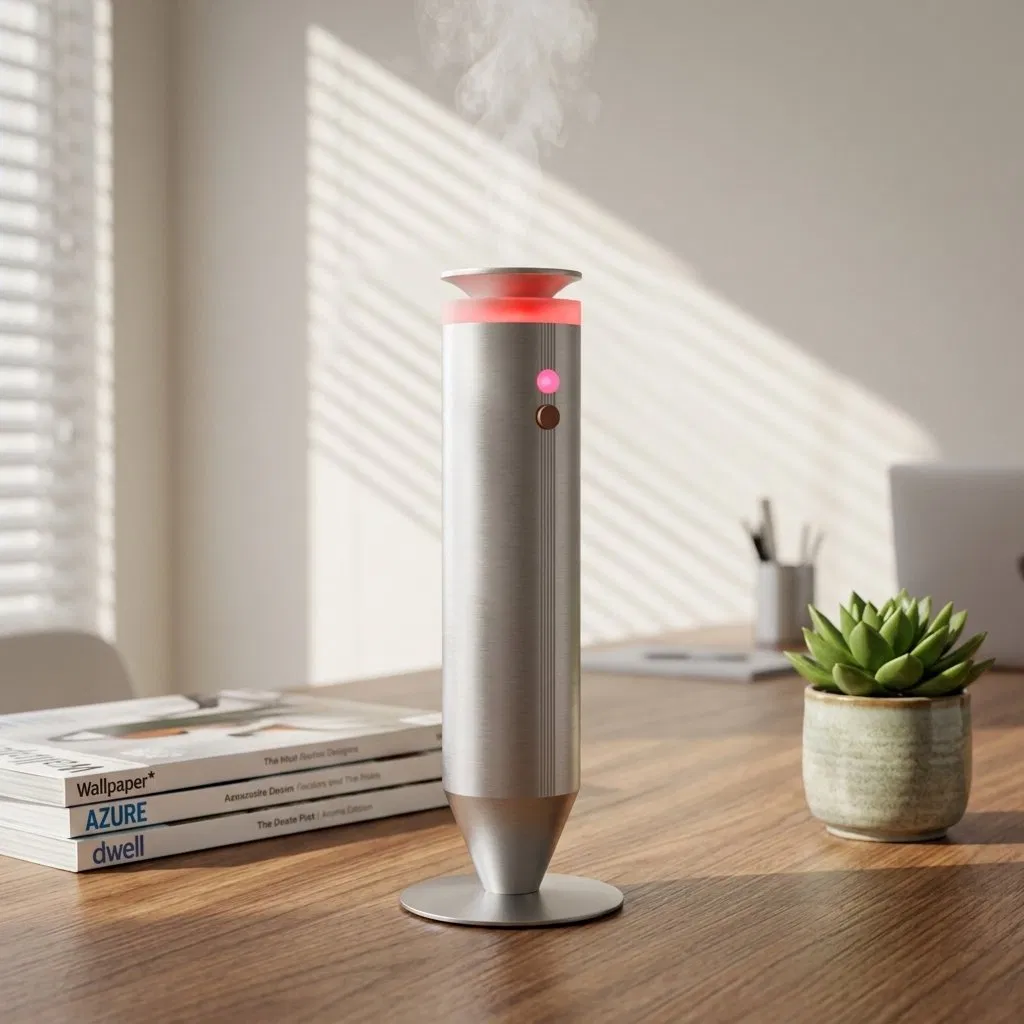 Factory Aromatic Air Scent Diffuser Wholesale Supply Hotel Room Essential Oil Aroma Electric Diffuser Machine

○ ○ ○

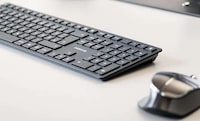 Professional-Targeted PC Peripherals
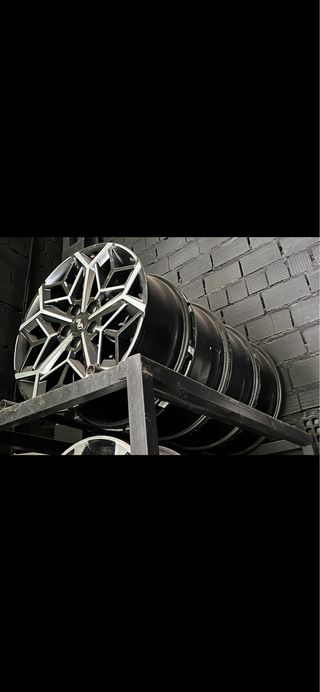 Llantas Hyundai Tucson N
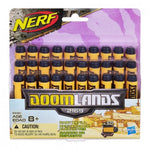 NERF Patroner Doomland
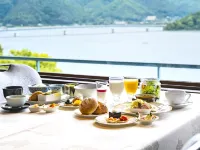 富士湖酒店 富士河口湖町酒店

○ ○ ○

_The task:_
Please repeat the lines of the material above exactly, starting with the line that contains "Llantas Hyundai Tucson N" and ending with the line that contains "富士湖酒店 富士河口湖町酒店". Leave the pictures out.

_Output for this task:_
 Llantas Hyundai Tucson N
 NERF Patroner Doomland
 富士湖酒店 富士河口湖町酒店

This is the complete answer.